A logística de entrega não precisa de ser sofisticada desde o lançamento de uma loja online, mas deve ser clara e realista desde o primeiro dia: custos de envio transparentes, apresentados cedo, e prazos cumpríveis em vez de atrativos apenas no papel. É um dos pontos que mais pesa na conversão e na satisfação após a compra. Se está a construir o seu site e-commerce, integre a lógica de custos de envio e de prazos desde a conceção do percurso de compra, não no último momento.

Perguntas frequentes

É preciso oferecer entrega gratuita numa loja online?

Não é obrigatório, mas é uma alavanca de conversão reconhecida: muitos clientes abandonam o carrinho ao descobrir custos de envio elevados na última etapa. Uma solução comum consiste em integrar o custo do transporte no preço do produto em vez de o apresentar separadamente, ou em oferecer a entrega acima de um determinado valor de compra.

Que transportadora escolher para começar uma loja online?

Não existe uma resposta universal: depende do peso e do volume dos seus produtos, das zonas geográficas servidas e do orçamento disponível. Muitas pequenas lojas começam com uma ou duas transportadoras generalistas antes de comparar mais rigorosamente assim que o volume se estabelecer.

Como anunciar prazos de entrega realistas?

Somando o prazo de preparação da encomenda (frequentemente subestimado) e o prazo de transporte anunciado pela transportadora, e depois acrescentando uma margem de segurança.

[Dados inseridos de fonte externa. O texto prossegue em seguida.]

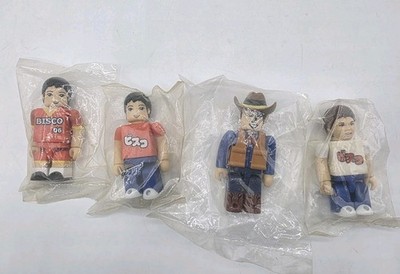 MEDICOM TOY GLICO MAN BISCO  KUBRICK ACTION FIGURE LOT OF 4 All New Rare Imports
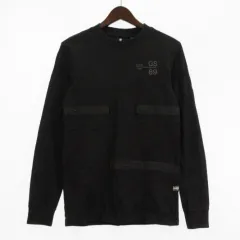 ジースターロウ G-Star RAW TAPE DETAIL T-SHIRT Tシャツ カットソー 長袖 ラウンドネック コットン 黒 ブラック XS トップスのサムネイル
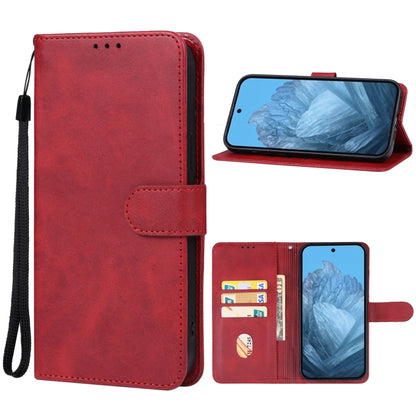 For Google Pixel 9 Leather Phone Case(Red) - Google Cases by buy2fix | Online Shopping UK | buy2fix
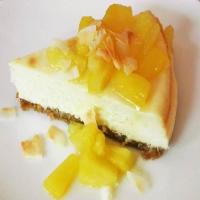Tropical Coconut Cheesecake with Sauteed Pineapple image
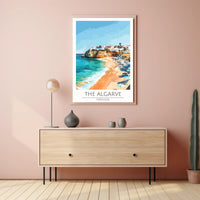 Algarve Coastal Bliss: Beach Vacation Poster PosterGoat
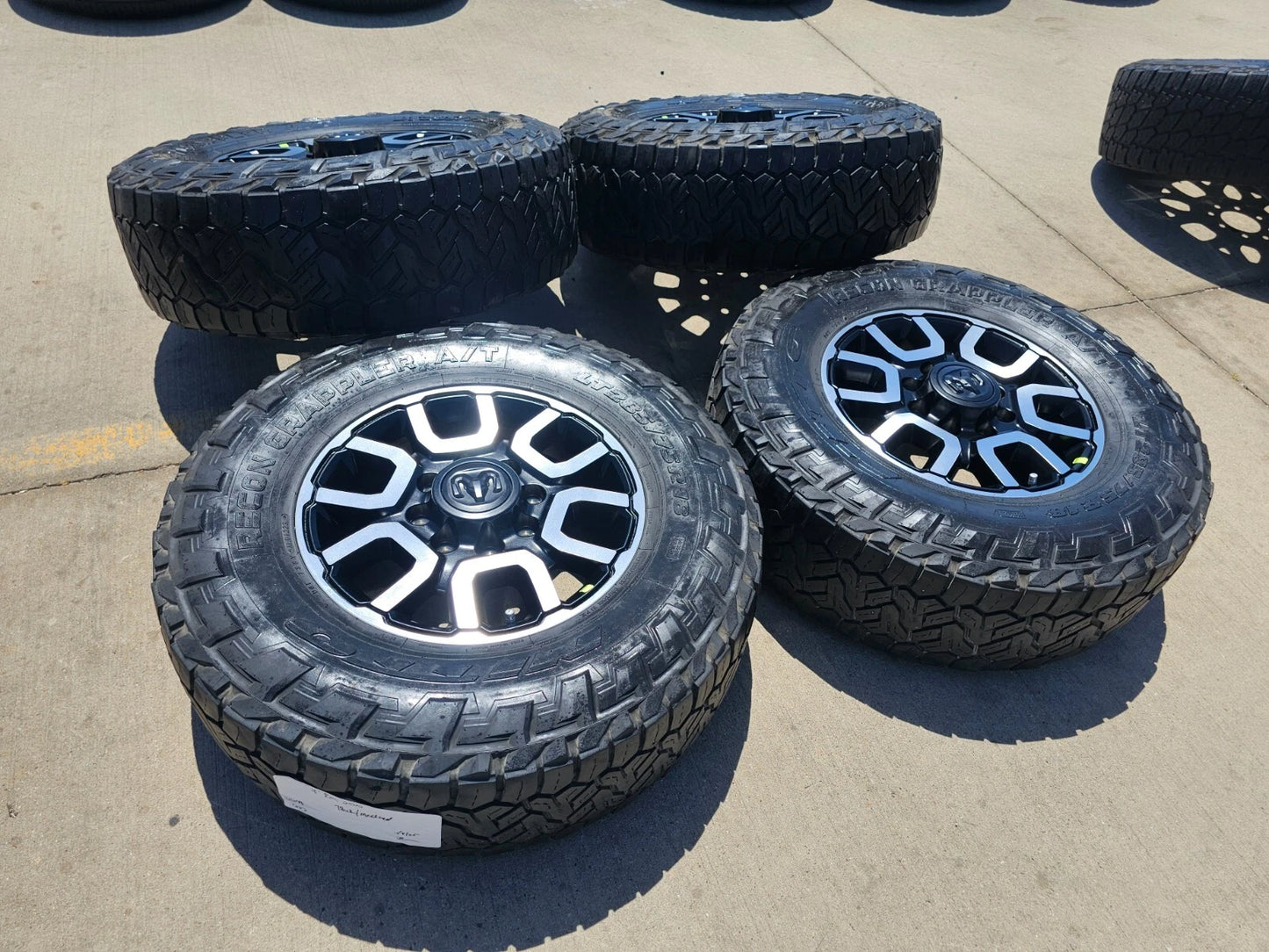 18" Ram 2500 3500 LARAMIE OEM wheels rims 2694 tires 35" NITTO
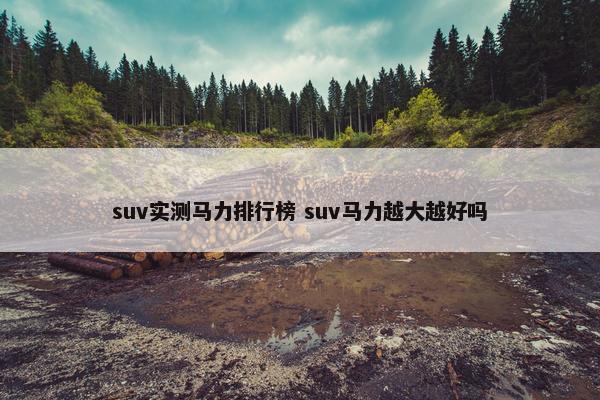 suv实测马力排行榜 suv马力越大越好吗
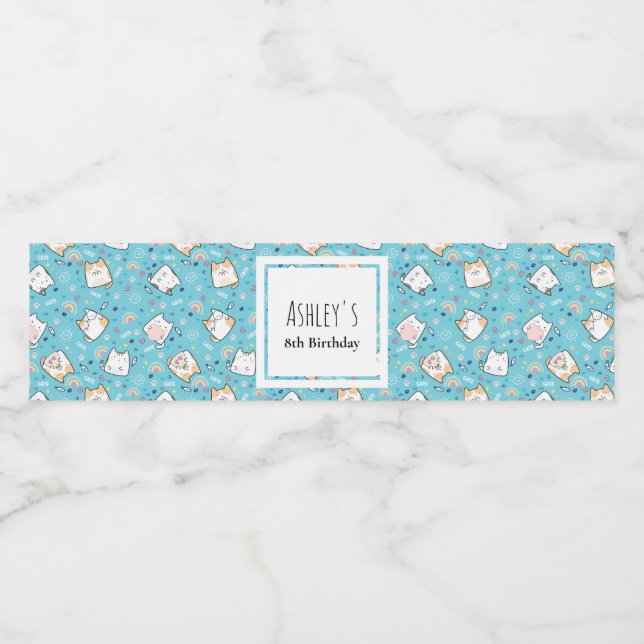 Rótulo De Garrafa De Vinho Padrões de Gato Gato Gato Gato Gato-Gato (Rótulo Único)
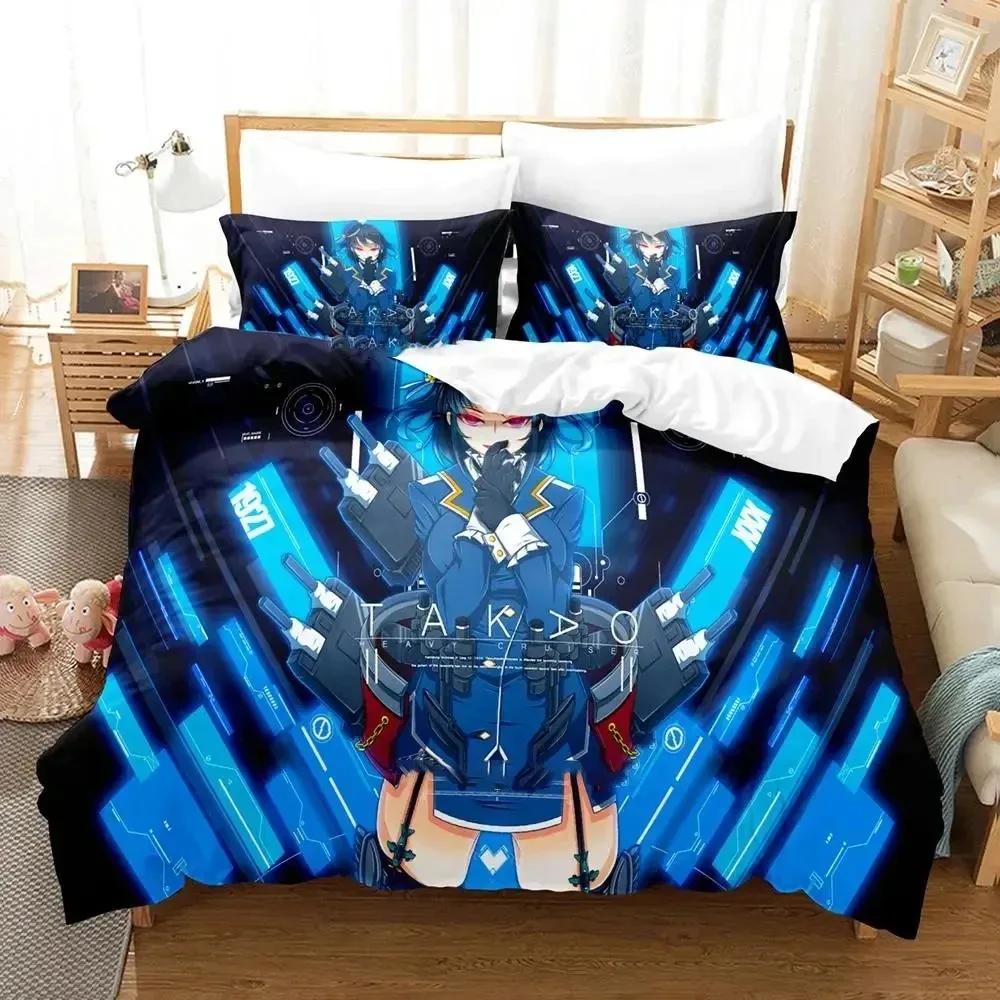 Аниме Kantai Collection Комплект постельного белья для мальчиков и девочек Twin Queen Size Пододеяльник Наволочка Кровать для мальчиков и взрослых Мода Домашний текстиль Текстиль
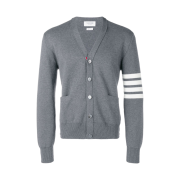 Thom Browne Milano Stitch 4-Bar Cardigan Medium Grey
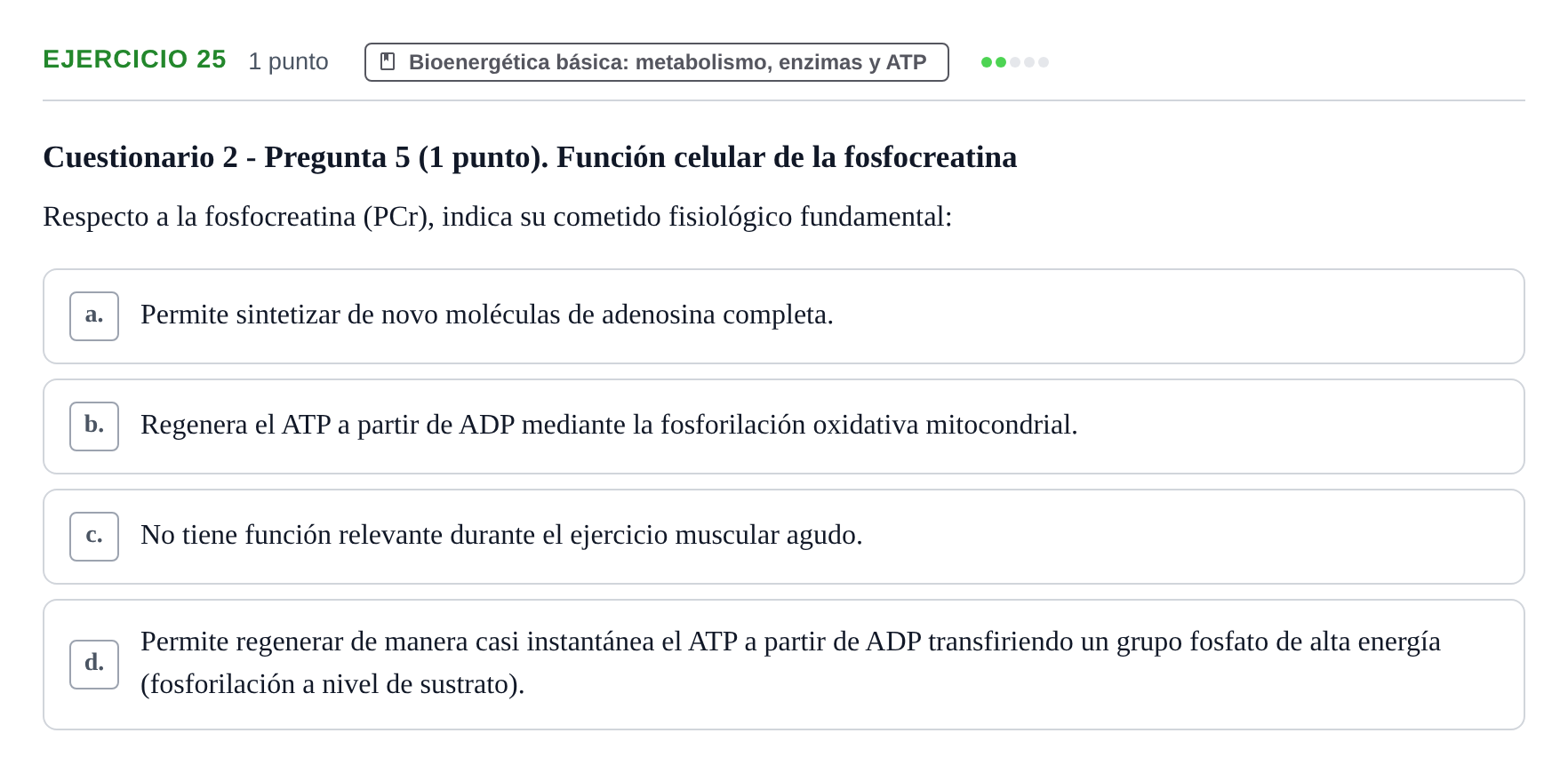 Enunciado: Problema 25 · Fisiología del Ejercicio I UPF Evaluaciones continuas de Fisiología del Ejercicio I (Bloques 1 y 2)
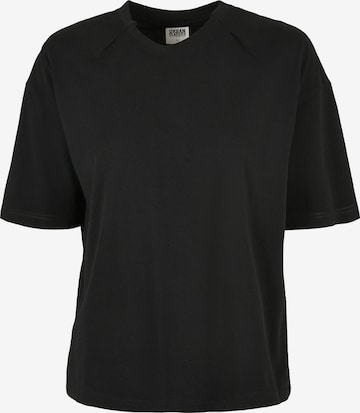 Urban Classics Oversized Shirt in Black: front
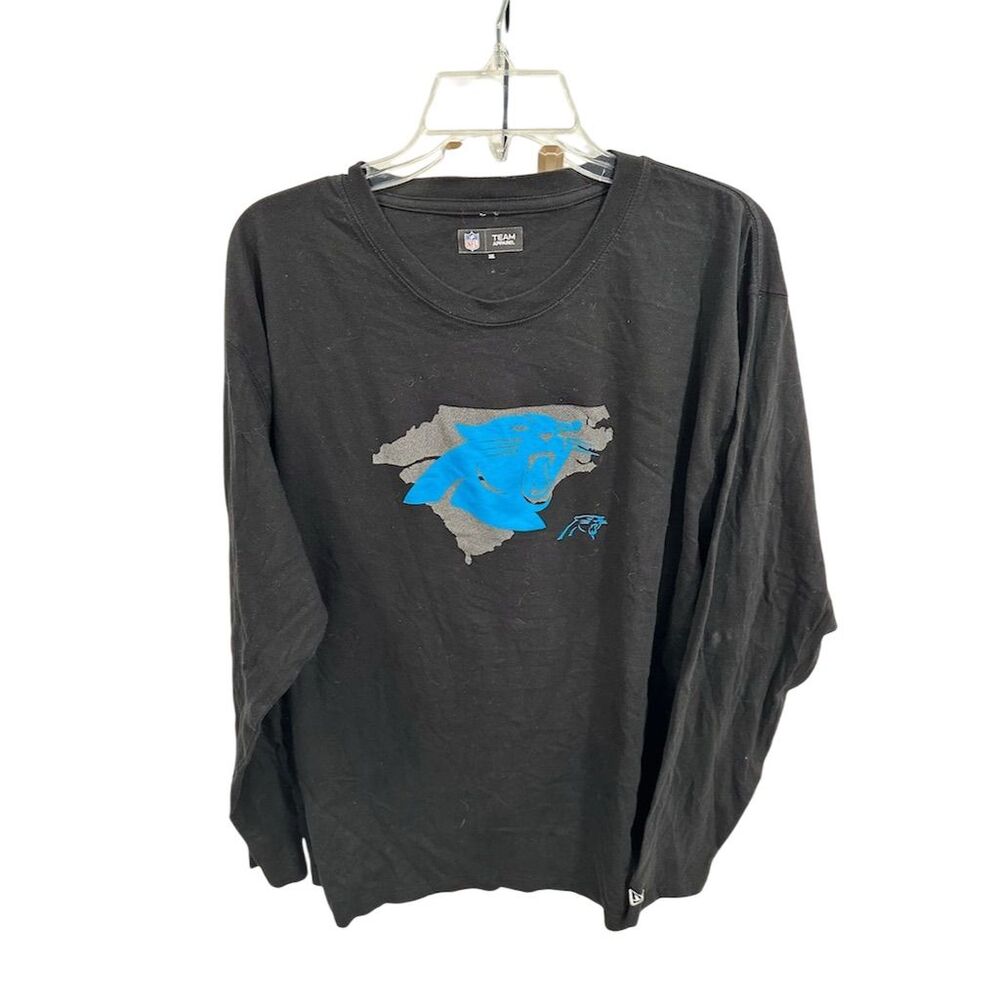 NFL Carolina Panthers Men's Sz 3XL Black‎ Long Sleeve T-Shirt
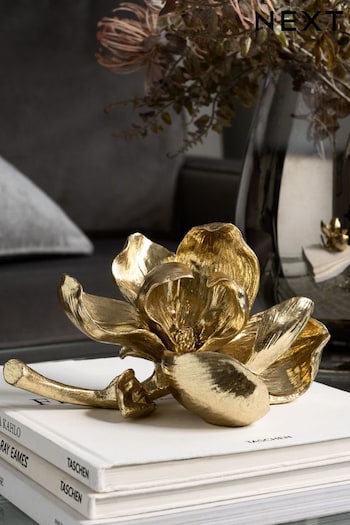Gold Decorative Flower Ornament (A37503) | £16
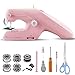 Handnähmaschine, Mini Nähmaschine, Tragbare Handnähmaschine, mit Nähzubehör für Anfänger, Schnell Nähende Elektrische Nähmaschine, DIY Nähmaschines für Kleidung, Stofftiere, Kissen, Vorhänge, Puppen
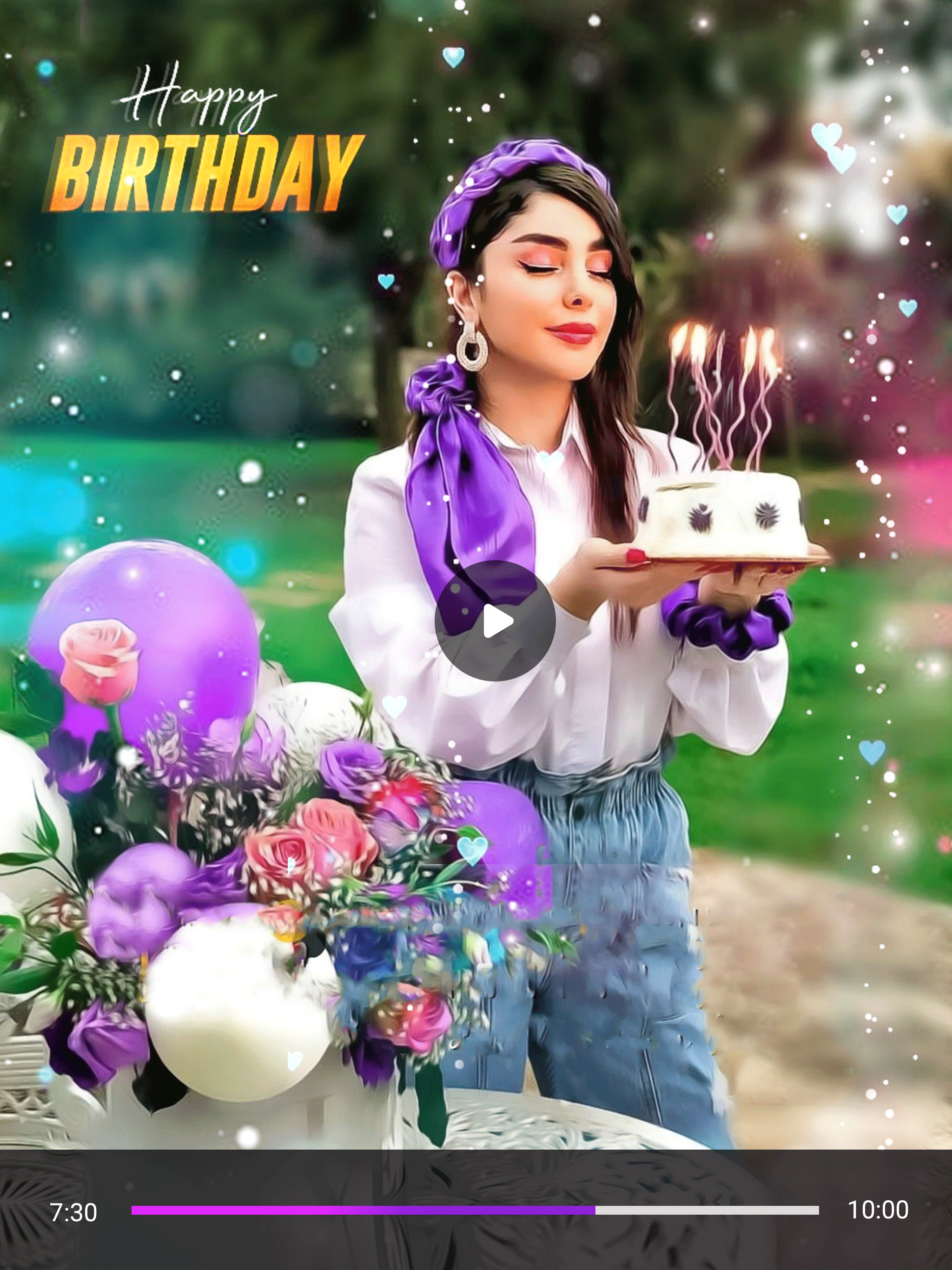 Birthday Video screenshot 18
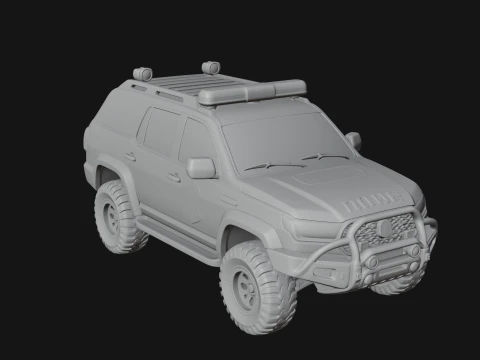 Police Patrol Car Model Design 2 - 3D Print Model 3D Print Model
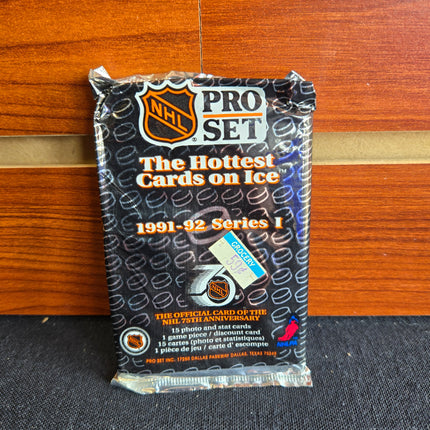 NHL 1991-92 Pro Set Series 1 Hockey Pack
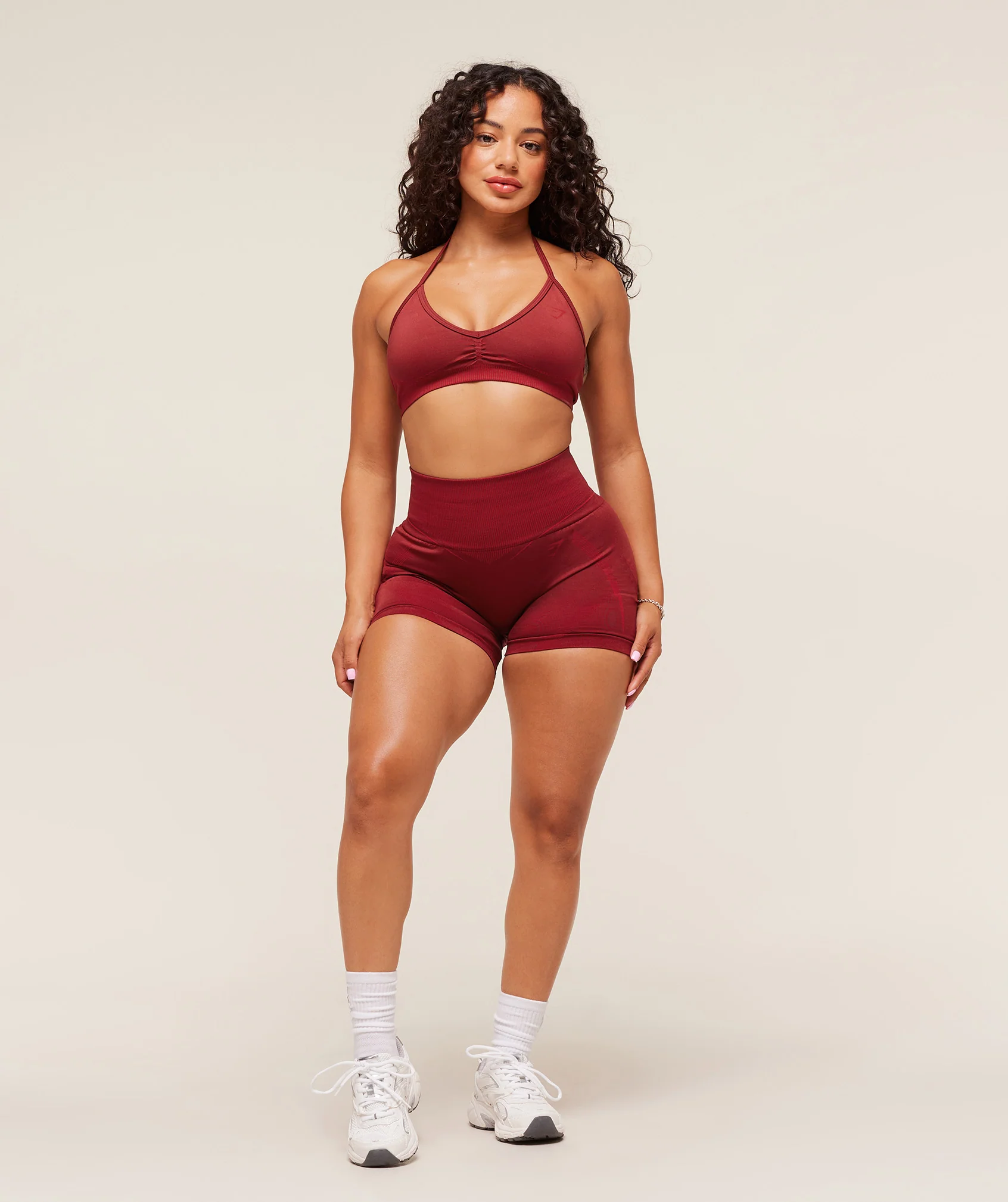 Gymshark x Analis Seamless Sports Bra - Reps Red/Carmine Red - Image 4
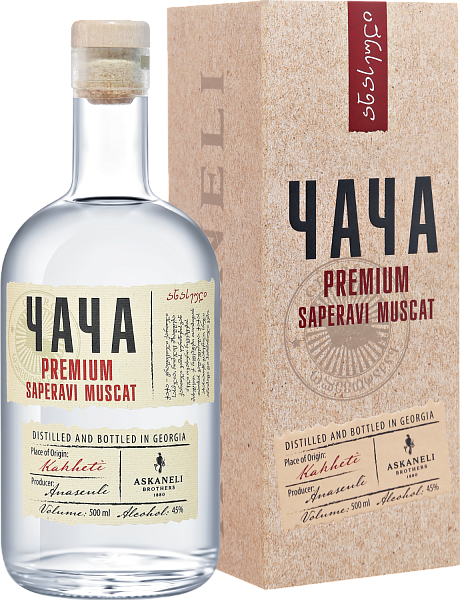 Чача Chacha Askaneli Premium Saperavi Muscat (Подарочная упаковка), 0.5 л в Москве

Um prazo anunciado demasiado otimista gera mais reclamações do que um prazo ligeiramente mais longo mas cumprido.

O ponto de recolha é sempre mais barato do que a entrega ao domicílio?

Geralmente sim, pois a transportadora não tem de organizar uma passagem individual em casa do cliente. É também frequentemente apreciado pelos clientes que não estão em casa durante o dia. Continua a ser útil oferecer as duas opções quando possível, para não excluir os clientes que preferem a entrega ao domicílio.